The story is about the red-teaming of GPT-4, which shows how it apparently figured out that it was being red-teamed and evaded control, and went out on the web and tricked a human being into answering a Captcha, lying to the person, saying, I’m visually impaired, which is why I can’t do it. Would you please do it? And the human did it. And this gave GPT-4 access to outside software that its creators didn’t want it to have access to.

None of this factually accurate at all, except for how, when prompted specifically to do so, the model was able to explain how it would trick a TaskRabbit worker. Which is interesting, but pretty par for the course for some of the surprising results we can get out of the new LLMs with the right prompts. Nothing close to a model "figuring out" its's being red-teamed and "evading control".

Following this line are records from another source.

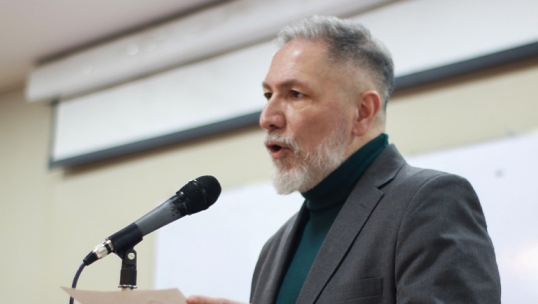 Ricardo Manetti: «Es terrible el daño que se está haciendo al campo de la investigación y la educación»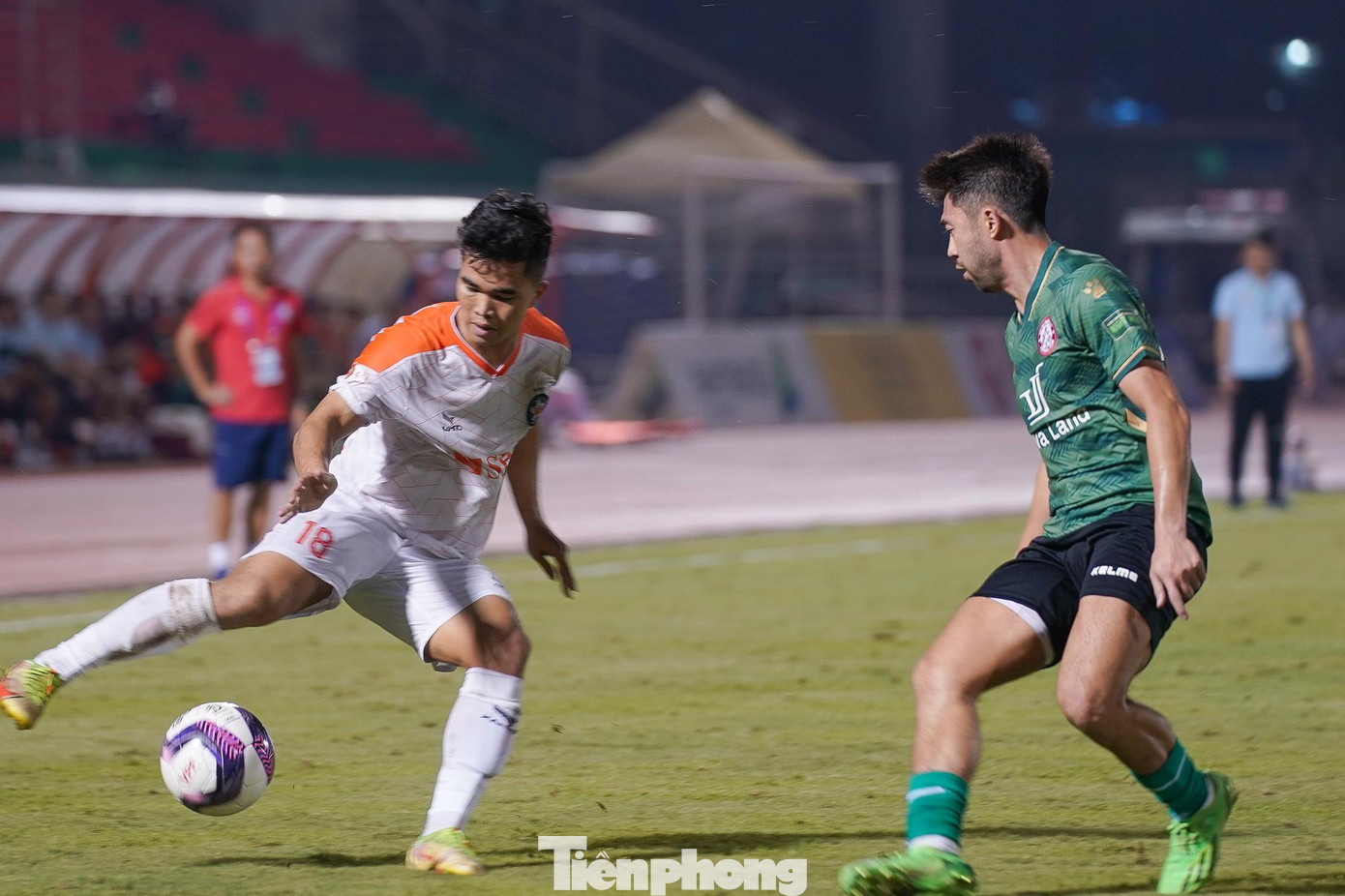 Với kết quả nói trên, SHB.ĐN (25 điểm) và TP.HCM (24 điểm) đã trụ hạng sớm 2 vòng đấu vì ở lượt trận tới, Nam Định (20 điểm) và Sài Gòn (19 điểm) sẽ phải quyết đấu với nhau.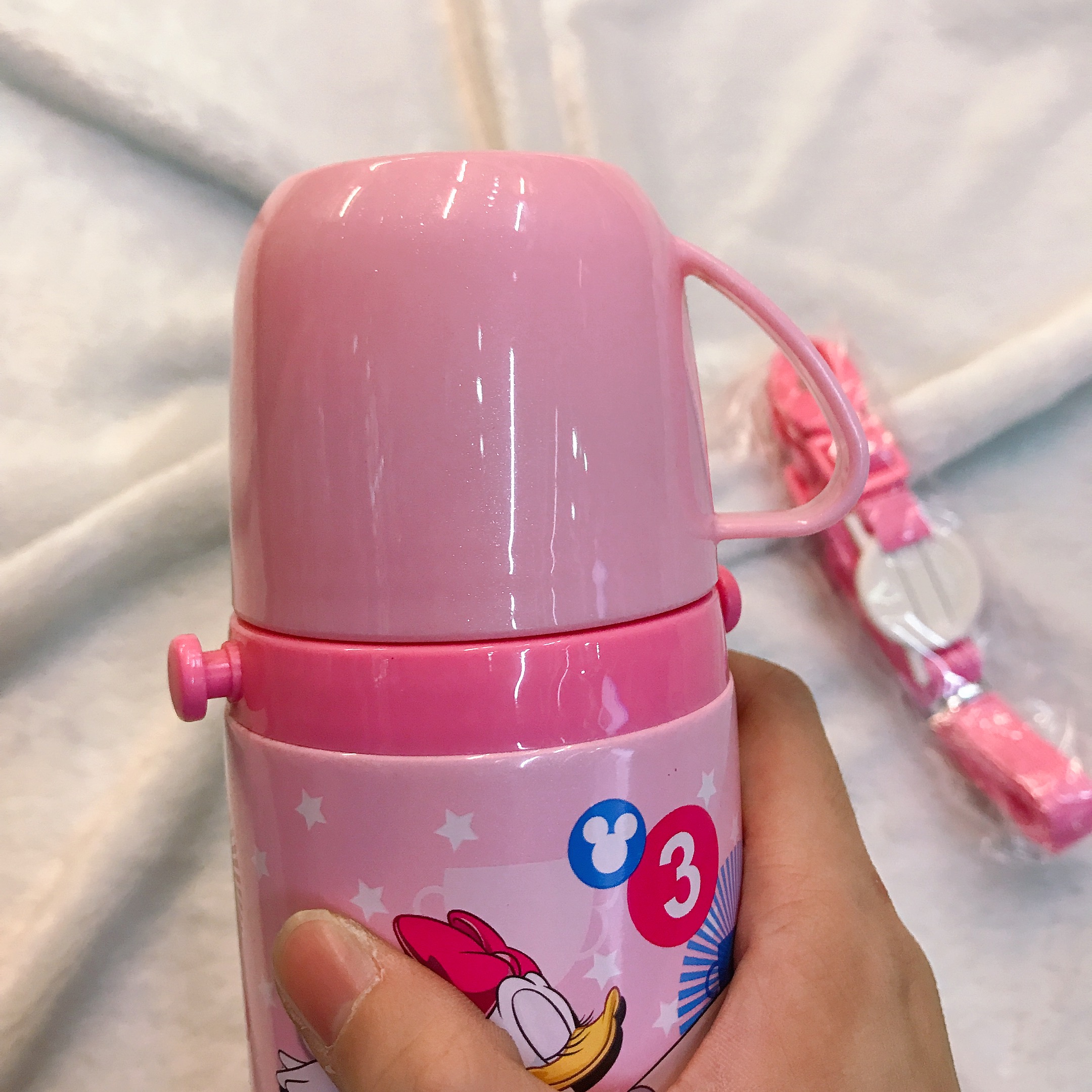 Bình nước giữ nhiệt hình chuột Minnie màu hồng đánh vợt cho trẻ em, các bé, học sinh -  - WD-3413MIN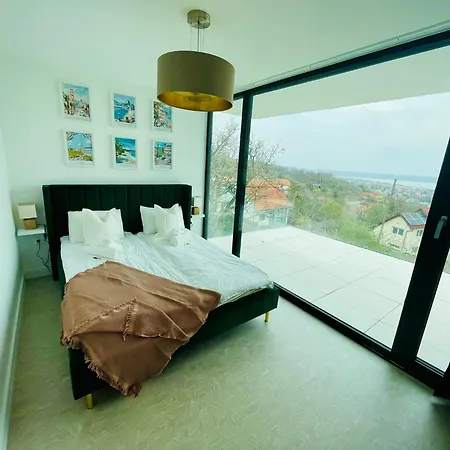 Kisfaludy Вилла *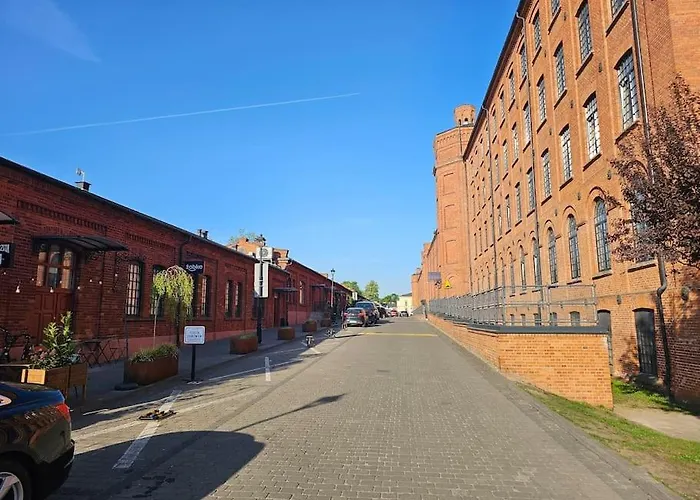 Lejlighed Faktura Vat Przy Loftach U Scheiblera Parking Podziemny, Sniadaniownia *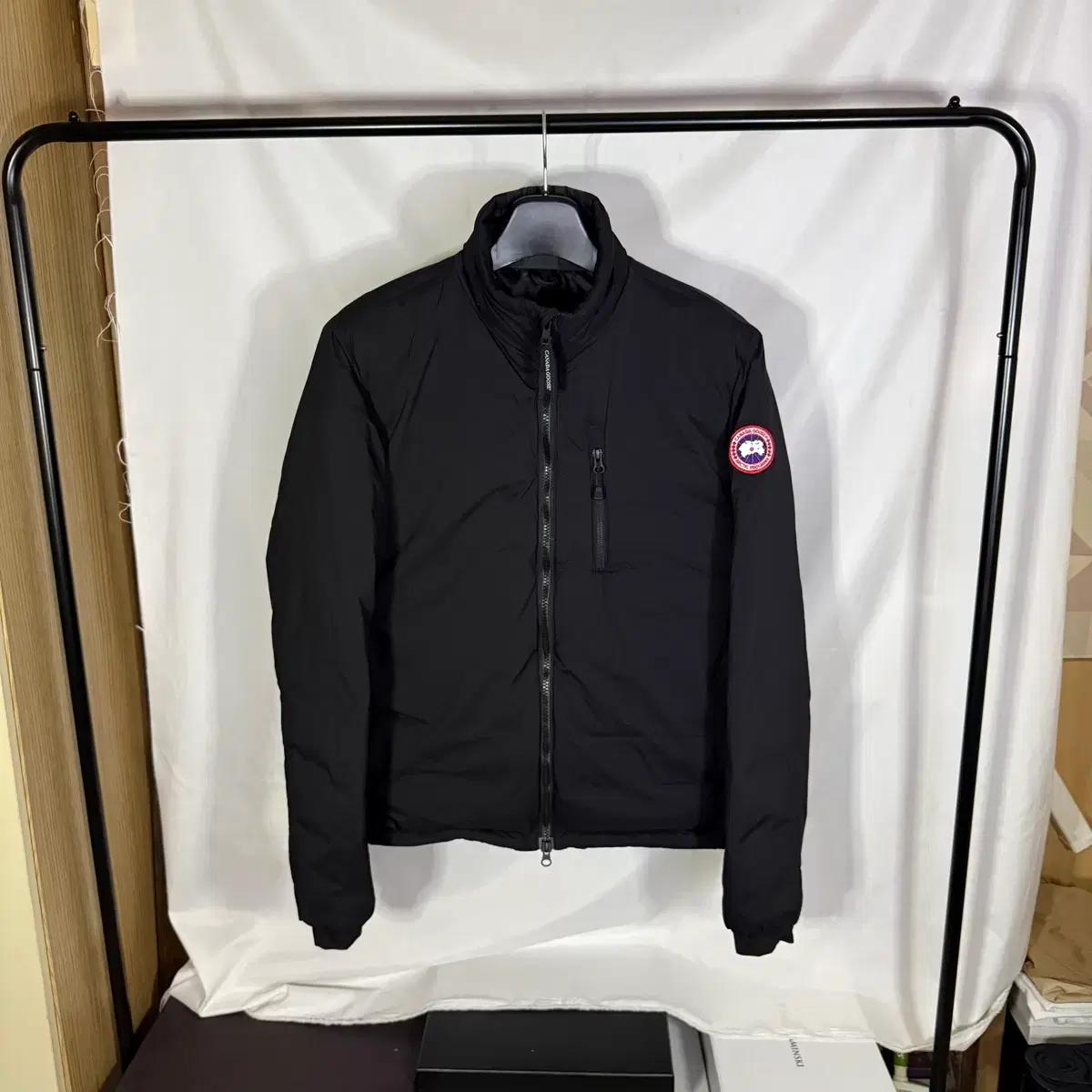 [M사이즈]캐나다구스 롯지 다운 매트 피니쉬 패딩 자켓 블랙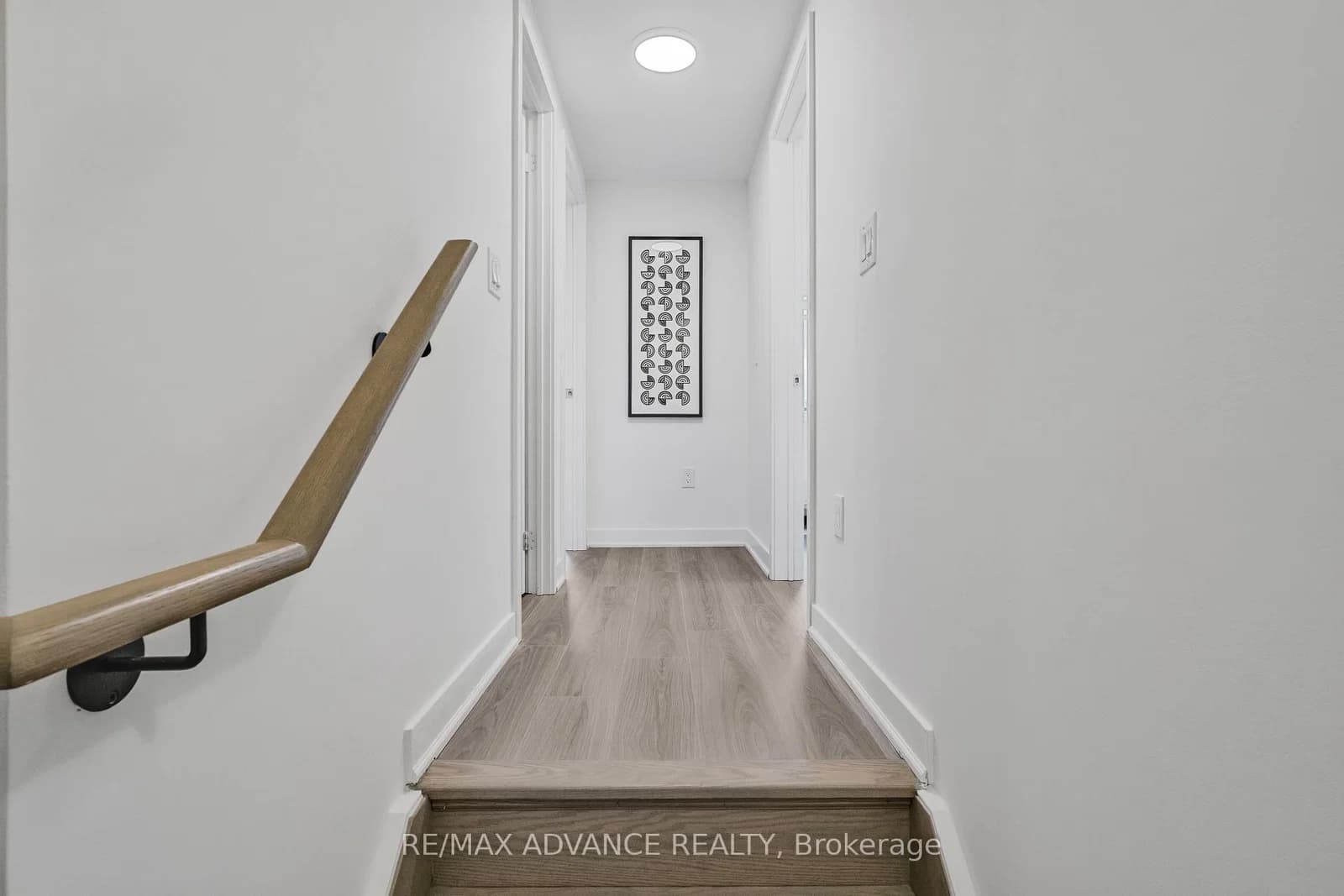Curlew Drive in Toronto · Parkwoods-Donalda — photo 3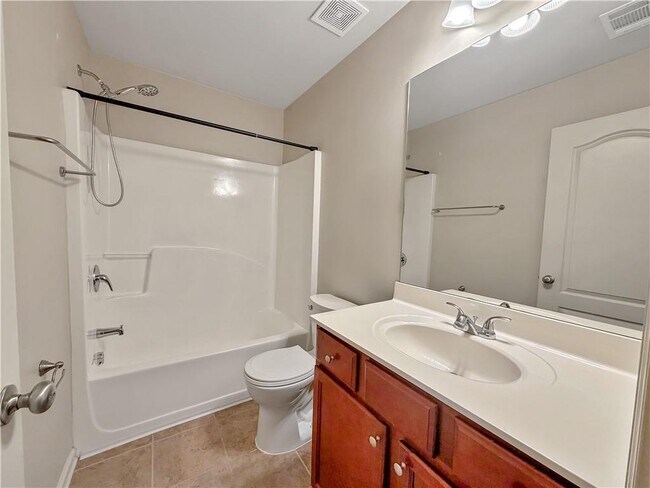 Building Photo - 2401 Attewood Dr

It's pretty disappointing to hear one of the big experts on philosophy of mind and cognitive science just saying such baseless stuff about AI. But I have to remember: Dennett was like 81 years old when he gave this interview, about to die, and he was never an expert in current Large Language Models or recent AI developments in general. I always try to remember that just because someone is an expert or respected thinking in one field doesn't mean they know shit about another field, even a related field! That, and original reports from researchers and scientists are constantly misrepresented and sensationalized by the media - The Atlantic article Dennett was talking about is full of this kind of thing, as is so much hype coverage of the current AI scene.